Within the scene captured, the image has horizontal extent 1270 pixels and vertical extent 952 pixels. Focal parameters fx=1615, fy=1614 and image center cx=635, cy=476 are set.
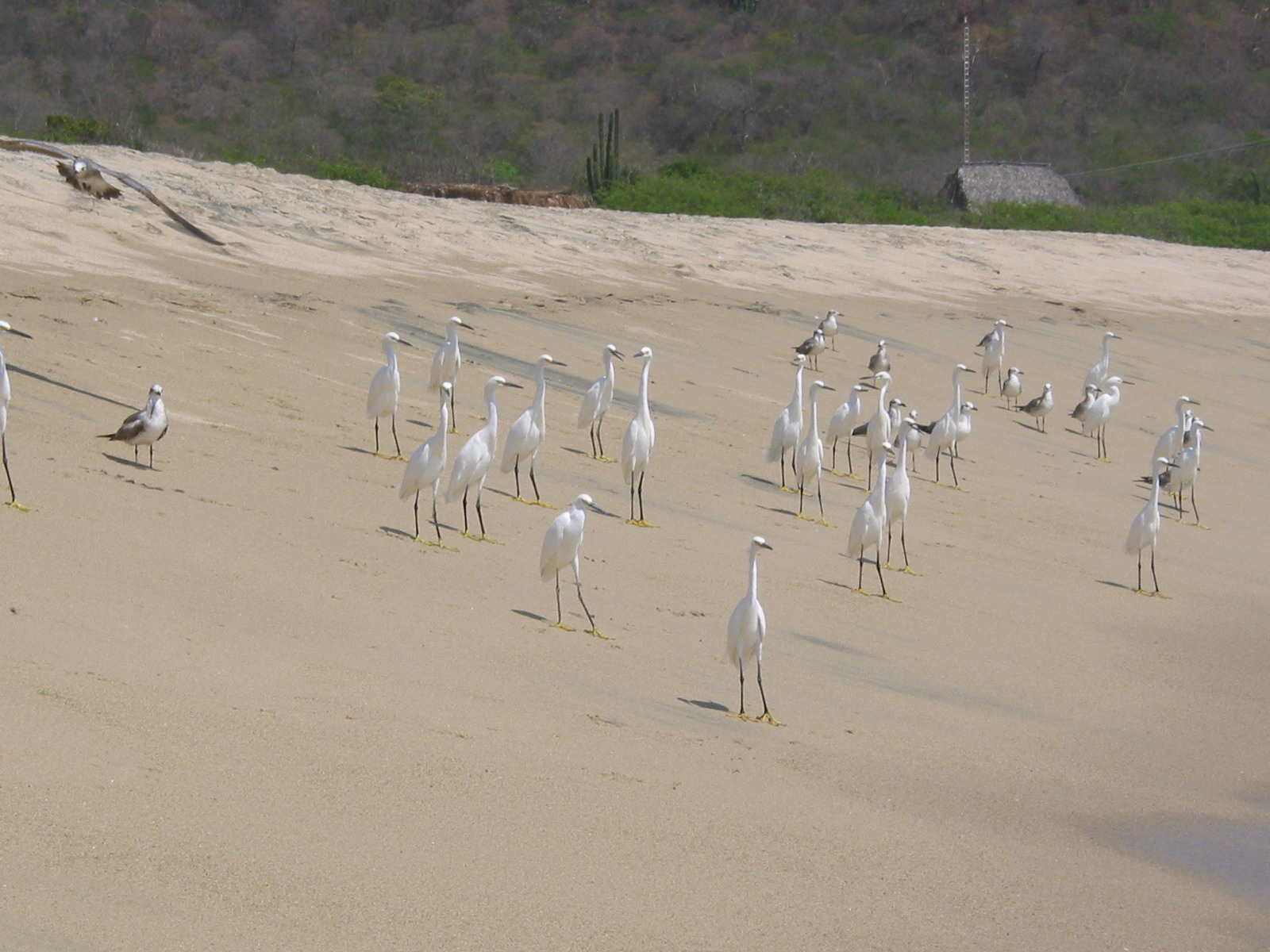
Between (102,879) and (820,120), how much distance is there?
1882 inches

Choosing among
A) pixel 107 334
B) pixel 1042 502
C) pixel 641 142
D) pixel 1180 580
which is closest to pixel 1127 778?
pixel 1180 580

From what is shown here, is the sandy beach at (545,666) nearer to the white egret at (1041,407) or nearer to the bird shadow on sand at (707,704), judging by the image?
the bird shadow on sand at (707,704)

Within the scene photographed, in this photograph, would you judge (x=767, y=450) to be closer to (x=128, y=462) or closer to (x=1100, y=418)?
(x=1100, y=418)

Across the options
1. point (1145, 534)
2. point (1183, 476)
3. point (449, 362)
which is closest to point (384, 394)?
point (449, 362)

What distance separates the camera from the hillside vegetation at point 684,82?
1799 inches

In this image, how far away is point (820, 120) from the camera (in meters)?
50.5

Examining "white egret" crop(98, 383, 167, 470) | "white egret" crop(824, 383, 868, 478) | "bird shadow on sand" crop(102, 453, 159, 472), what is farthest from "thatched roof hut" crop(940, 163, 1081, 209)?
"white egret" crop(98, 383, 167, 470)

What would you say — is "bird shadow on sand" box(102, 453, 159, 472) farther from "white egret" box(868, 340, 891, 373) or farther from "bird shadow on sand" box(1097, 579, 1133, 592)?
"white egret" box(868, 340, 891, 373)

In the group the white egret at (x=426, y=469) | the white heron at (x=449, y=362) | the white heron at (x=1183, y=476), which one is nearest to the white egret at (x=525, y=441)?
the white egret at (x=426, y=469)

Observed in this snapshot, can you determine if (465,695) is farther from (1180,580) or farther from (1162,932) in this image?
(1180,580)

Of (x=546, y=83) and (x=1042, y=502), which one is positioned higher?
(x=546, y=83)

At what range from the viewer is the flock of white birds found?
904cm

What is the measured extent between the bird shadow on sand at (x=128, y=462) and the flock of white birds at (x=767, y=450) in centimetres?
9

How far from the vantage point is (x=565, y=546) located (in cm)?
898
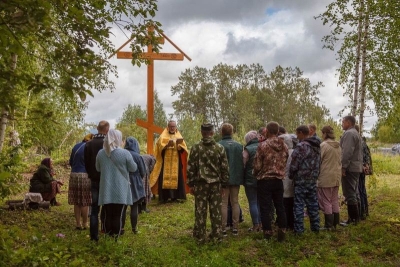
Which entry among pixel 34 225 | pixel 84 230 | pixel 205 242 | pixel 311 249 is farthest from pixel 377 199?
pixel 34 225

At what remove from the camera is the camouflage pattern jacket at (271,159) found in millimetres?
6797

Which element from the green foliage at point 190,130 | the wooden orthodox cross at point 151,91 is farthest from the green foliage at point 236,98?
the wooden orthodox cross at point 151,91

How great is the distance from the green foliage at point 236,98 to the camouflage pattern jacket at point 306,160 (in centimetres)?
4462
- - - - - - -
EXERCISE TASK: Copy every record above word for word, leaving out the pictures.

SOLVED PROBLEM:
Within the scene captured, the image has horizontal extent 1270 pixels and vertical extent 952 pixels. Focal parameters fx=1615, fy=1614 and image center cx=635, cy=476 are set.
Between (102,879) and (820,120), how much distance is there?
1882 inches

Choosing among
A) pixel 107 334
B) pixel 1042 502
C) pixel 641 142
D) pixel 1180 580
which is closest to pixel 1127 778?
pixel 1180 580

From what is shown here, is the sandy beach at (545,666) nearer to the white egret at (1041,407) or nearer to the bird shadow on sand at (707,704), judging by the image?
the bird shadow on sand at (707,704)

Within the scene photographed, in this photograph, would you judge (x=767, y=450) to be closer to (x=128, y=462) or closer to (x=1100, y=418)?
(x=1100, y=418)

Across the options
1. point (1145, 534)
2. point (1183, 476)
3. point (449, 362)
which is closest to point (384, 394)?
point (449, 362)

What distance separates the camera from the hillside vegetation at point 684,82?
1799 inches

In this image, how far away is point (820, 120) from the camera (in meters)?
50.5

Examining "white egret" crop(98, 383, 167, 470) | "white egret" crop(824, 383, 868, 478) | "bird shadow on sand" crop(102, 453, 159, 472), what is farthest from "thatched roof hut" crop(940, 163, 1081, 209)?
"white egret" crop(98, 383, 167, 470)

What would you say — is "bird shadow on sand" box(102, 453, 159, 472) farther from "white egret" box(868, 340, 891, 373) or farther from "bird shadow on sand" box(1097, 579, 1133, 592)?
"white egret" box(868, 340, 891, 373)

In the group the white egret at (x=426, y=469) | the white heron at (x=449, y=362) | the white heron at (x=1183, y=476), which one is nearest to the white egret at (x=525, y=441)?
the white egret at (x=426, y=469)

Observed in this snapshot, can you determine if (465,695) is farther from (1180,580) or farther from (1162,932) in this image?
(1180,580)

Of (x=546, y=83) and (x=1042, y=502), which one is positioned higher?
(x=546, y=83)

At what range from the viewer is the flock of white birds found?
904cm

What is the measured extent between the bird shadow on sand at (x=128, y=462) and the flock of white birds at (x=767, y=450) in centimetres?
9

How far from the vantage point is (x=565, y=546) located (in cm)?
898
Which entry among pixel 34 225 | pixel 84 230 | pixel 205 242 | pixel 311 249 is farthest from pixel 377 199?
pixel 34 225

At what remove from the camera is the camouflage pattern jacket at (271,159) found in millimetres?
6797

Which element from the green foliage at point 190,130 | the wooden orthodox cross at point 151,91 is farthest from the green foliage at point 236,98?
the wooden orthodox cross at point 151,91

How great is the distance from the green foliage at point 236,98 to the camouflage pattern jacket at point 306,160 (in centimetres)?
4462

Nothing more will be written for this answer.